** BEGIN SUPPLIED TEXT **

FAQ

How to migrate between HDD and NVMe disks

At the current time, support for a cloud native migration option between storage tiers is not supported. With that in mind here is our recommended approach for transferring data between 2 disks in different tiers.

For the purpose of this example we will assume:

  • there is an existing HDD volume attached to the instance and mounted on /data
  • a new NVMe volume has been attached to the instance and
    • has been partitioned
    • has a file system created
    • is mounted on /mnt/data_new

We will be using rsync to perform the transfer as it allows us to maintain the volumes thin provisioned nature, and preserve the nature of any sparse files that may exist on the original disk.

The following code block is a template for you to fill in with your requirements:

rsync -avxHAXSW --numeric-ids --info=progress2 /data/ /mnt/data_new/

Where the options are:

-a  : all files, with permissions, etc..
-v  : verbose, mention files
-x  : stay on one file system
-H  : preserve hard links (not included with -a)
-A  : preserve ACLs/permissions (not included with -a)
-X  : preserve extended attributes (not included with -a)
-S  : handle sparse files, such as virtual disks, efficiently
-W  : copy files whole (w/o delta-xfer algorithm)
--info=progress2 : will show the overall progress info and transfer speed
--numeric-ids : don't map uid/gid values by user/group name

How to grow a cinder volume?

So you have been successfully using OpenStack, and now one of your volumes has started filling up. What is the best, quickest and safest way to grow the size of your volume?

** END SUPPLIED TEXT **
** BEGIN EXTRACTED DATA **

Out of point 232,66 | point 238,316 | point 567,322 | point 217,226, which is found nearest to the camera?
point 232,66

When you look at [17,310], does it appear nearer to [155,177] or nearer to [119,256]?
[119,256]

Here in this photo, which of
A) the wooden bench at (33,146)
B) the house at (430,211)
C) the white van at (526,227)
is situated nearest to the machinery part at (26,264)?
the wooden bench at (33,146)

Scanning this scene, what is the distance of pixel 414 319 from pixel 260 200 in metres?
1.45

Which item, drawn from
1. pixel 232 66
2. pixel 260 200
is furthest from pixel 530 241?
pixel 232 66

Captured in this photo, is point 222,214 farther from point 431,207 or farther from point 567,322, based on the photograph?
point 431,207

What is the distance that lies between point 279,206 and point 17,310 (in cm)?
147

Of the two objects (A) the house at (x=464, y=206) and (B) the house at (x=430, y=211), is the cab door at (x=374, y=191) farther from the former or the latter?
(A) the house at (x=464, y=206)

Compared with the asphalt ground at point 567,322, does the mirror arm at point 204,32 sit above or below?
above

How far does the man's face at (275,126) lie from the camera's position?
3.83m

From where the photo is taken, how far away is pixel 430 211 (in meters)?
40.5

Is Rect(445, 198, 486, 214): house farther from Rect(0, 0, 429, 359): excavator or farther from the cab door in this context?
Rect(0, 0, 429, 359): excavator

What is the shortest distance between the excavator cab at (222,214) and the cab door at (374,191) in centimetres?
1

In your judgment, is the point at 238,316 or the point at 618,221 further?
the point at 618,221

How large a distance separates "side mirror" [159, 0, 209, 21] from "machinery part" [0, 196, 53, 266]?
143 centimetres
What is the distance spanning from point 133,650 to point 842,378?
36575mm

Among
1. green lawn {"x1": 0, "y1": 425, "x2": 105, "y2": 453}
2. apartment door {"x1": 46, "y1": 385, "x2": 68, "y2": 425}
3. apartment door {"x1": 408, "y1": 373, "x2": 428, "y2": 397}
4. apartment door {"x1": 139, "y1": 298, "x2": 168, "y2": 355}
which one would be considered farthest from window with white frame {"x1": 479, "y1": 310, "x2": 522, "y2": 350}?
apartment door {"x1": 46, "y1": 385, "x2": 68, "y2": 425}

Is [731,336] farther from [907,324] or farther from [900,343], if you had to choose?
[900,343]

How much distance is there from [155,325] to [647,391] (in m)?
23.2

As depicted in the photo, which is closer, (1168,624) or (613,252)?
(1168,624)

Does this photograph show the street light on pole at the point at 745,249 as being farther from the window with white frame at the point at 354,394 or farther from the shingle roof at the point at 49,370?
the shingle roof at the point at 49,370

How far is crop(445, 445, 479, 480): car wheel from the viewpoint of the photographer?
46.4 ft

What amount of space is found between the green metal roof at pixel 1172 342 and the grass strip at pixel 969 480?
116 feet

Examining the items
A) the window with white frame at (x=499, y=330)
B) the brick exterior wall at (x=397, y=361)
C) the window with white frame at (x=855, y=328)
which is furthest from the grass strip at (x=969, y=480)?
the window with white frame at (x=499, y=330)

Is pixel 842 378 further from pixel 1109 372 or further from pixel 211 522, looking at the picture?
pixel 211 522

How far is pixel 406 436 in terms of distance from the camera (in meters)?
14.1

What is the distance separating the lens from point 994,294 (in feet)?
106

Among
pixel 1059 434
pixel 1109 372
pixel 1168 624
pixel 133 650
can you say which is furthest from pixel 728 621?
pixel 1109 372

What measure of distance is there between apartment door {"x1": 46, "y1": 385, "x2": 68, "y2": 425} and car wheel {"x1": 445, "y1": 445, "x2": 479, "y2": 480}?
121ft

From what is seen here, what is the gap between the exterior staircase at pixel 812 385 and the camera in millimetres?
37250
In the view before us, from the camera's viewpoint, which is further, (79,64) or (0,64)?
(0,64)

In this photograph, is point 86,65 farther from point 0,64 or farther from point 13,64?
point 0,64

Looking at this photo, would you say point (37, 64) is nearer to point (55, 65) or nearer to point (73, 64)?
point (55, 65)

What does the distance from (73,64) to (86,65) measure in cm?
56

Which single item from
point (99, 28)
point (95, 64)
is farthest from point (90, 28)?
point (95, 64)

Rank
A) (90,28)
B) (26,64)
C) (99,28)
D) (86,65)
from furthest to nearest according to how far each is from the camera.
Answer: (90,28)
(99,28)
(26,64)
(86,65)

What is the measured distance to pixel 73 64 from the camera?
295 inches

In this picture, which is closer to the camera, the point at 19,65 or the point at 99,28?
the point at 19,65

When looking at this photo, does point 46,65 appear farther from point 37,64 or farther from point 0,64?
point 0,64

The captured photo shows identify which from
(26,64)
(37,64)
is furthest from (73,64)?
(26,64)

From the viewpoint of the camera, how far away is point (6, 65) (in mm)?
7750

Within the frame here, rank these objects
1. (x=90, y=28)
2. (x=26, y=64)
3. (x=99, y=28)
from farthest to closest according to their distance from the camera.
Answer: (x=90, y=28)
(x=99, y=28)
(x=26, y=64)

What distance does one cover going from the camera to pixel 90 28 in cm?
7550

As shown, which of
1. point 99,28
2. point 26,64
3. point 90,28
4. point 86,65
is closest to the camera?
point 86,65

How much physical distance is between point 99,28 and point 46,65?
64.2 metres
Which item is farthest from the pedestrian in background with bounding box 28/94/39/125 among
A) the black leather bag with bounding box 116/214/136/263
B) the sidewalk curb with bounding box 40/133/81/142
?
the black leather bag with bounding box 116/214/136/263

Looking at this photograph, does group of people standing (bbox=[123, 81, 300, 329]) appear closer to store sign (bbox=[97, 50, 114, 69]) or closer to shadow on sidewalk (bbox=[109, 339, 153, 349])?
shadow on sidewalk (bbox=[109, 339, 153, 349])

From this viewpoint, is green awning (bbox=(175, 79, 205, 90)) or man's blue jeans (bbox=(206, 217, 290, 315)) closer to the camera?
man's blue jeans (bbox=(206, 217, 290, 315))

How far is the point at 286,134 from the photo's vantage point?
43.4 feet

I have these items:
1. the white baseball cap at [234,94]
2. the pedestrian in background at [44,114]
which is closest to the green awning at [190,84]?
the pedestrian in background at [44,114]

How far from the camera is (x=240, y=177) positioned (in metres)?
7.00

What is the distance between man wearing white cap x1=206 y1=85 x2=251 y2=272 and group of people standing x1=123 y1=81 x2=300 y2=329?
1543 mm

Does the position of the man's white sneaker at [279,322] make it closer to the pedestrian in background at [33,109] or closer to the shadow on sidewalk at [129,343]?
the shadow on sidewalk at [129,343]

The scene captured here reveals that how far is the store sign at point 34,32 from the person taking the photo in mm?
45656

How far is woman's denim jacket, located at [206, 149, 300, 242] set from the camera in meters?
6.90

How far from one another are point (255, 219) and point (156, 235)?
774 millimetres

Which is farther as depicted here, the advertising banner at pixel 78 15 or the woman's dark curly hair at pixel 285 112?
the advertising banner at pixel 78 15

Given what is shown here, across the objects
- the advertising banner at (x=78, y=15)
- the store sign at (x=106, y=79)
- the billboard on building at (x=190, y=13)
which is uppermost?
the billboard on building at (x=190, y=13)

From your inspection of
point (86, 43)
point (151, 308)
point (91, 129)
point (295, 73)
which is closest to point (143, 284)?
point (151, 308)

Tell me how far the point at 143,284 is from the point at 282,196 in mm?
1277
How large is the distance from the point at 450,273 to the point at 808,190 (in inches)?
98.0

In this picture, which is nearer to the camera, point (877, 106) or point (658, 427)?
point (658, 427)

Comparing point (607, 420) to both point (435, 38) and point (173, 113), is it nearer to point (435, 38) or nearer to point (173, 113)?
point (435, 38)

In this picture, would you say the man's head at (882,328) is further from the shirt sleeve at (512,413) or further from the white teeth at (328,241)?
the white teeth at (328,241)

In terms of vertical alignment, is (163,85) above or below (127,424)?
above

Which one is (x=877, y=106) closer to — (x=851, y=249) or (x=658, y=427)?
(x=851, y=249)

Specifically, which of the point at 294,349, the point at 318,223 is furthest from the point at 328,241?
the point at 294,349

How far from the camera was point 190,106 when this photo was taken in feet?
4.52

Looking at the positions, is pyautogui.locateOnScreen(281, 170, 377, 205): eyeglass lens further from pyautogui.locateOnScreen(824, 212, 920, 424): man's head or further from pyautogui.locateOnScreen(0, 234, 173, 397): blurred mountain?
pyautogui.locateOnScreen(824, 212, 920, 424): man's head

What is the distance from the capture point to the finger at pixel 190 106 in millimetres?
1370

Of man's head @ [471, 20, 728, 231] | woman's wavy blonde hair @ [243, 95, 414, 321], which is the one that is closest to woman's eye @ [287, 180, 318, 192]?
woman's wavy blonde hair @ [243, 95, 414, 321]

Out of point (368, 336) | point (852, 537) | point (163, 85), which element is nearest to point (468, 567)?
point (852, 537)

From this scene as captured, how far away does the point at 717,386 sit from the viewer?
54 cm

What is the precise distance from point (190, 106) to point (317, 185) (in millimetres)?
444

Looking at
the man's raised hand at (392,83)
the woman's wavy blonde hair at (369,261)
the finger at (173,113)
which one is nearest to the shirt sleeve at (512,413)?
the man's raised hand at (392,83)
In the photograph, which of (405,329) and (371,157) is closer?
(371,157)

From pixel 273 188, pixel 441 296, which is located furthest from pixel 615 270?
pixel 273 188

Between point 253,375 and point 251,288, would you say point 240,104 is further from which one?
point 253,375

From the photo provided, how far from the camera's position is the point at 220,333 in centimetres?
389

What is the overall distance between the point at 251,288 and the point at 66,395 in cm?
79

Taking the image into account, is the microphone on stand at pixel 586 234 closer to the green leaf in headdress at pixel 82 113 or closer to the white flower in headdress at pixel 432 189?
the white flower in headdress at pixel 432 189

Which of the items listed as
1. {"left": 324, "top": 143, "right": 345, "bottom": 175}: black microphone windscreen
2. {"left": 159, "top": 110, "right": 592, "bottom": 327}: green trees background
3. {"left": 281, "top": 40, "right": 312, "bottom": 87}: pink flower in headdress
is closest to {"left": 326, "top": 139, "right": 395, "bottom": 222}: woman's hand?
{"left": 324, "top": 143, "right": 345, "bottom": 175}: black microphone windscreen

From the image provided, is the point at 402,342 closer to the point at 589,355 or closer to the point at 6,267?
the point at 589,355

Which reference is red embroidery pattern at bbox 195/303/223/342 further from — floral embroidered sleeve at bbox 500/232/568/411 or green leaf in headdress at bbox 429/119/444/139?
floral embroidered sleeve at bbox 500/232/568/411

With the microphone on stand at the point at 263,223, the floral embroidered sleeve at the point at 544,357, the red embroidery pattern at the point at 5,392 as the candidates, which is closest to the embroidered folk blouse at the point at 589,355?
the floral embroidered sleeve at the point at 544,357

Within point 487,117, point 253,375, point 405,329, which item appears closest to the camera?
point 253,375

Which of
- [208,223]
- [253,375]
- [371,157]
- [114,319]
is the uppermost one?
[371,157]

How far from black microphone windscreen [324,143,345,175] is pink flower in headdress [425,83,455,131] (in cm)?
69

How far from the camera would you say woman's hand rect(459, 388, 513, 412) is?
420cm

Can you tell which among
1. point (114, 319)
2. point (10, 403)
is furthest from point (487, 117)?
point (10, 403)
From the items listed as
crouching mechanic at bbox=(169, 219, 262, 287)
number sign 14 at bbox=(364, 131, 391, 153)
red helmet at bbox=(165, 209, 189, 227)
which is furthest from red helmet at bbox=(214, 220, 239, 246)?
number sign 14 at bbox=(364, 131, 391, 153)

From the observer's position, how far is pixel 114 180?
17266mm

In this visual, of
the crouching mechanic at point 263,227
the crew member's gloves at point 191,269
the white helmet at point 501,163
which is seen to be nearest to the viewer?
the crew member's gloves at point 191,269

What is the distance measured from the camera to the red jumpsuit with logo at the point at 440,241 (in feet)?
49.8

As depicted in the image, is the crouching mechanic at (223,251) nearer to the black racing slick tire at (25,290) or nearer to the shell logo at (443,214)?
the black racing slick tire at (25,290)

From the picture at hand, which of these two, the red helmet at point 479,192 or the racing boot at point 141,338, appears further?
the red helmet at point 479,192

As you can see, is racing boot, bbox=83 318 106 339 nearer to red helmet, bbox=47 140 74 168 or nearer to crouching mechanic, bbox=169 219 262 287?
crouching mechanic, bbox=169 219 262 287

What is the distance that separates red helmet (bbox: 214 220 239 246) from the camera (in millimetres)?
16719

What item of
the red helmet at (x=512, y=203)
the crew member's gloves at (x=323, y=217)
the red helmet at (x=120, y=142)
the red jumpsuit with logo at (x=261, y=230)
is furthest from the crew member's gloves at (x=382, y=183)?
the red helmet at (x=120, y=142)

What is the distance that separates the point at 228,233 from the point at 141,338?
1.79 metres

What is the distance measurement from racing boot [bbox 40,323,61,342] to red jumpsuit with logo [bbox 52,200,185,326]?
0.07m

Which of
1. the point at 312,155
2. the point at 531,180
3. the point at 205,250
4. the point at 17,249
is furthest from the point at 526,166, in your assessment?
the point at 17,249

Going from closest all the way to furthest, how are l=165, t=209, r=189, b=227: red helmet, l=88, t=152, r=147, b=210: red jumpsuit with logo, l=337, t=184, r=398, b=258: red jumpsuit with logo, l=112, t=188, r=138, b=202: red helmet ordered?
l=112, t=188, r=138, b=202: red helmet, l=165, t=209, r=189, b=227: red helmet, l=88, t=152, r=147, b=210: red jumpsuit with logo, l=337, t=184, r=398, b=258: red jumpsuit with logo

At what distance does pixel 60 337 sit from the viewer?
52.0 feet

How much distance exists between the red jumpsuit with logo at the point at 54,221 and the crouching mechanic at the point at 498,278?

** END EXTRACTED DATA **

- _CHALLENGES_
a: Please reproduce the FAQ from "The following code" to "(w/o delta-xfer algorithm)".
b: In the FAQ, what does the -S option of the rsync command do?

- _RESULTS OF THE TASKS_
a:
The following code block is a template for you to fill in with your requirements:

rsync -avxHAXSW --numeric-ids --info=progress2 /data/ /mnt/data_new/

Where the options are:

-a  : all files, with permissions, etc..
-v  : verbose, mention files
-x  : stay on one file system
-H  : preserve hard links (not included with -a)
-A  : preserve ACLs/permissions (not included with -a)
-X  : preserve extended attributes (not included with -a)
-S  : handle sparse files, such as virtual disks, efficiently
-W  : copy files whole (w/o delta-xfer algorithm)

b: It handles sparse files, such as virtual disks, efficiently.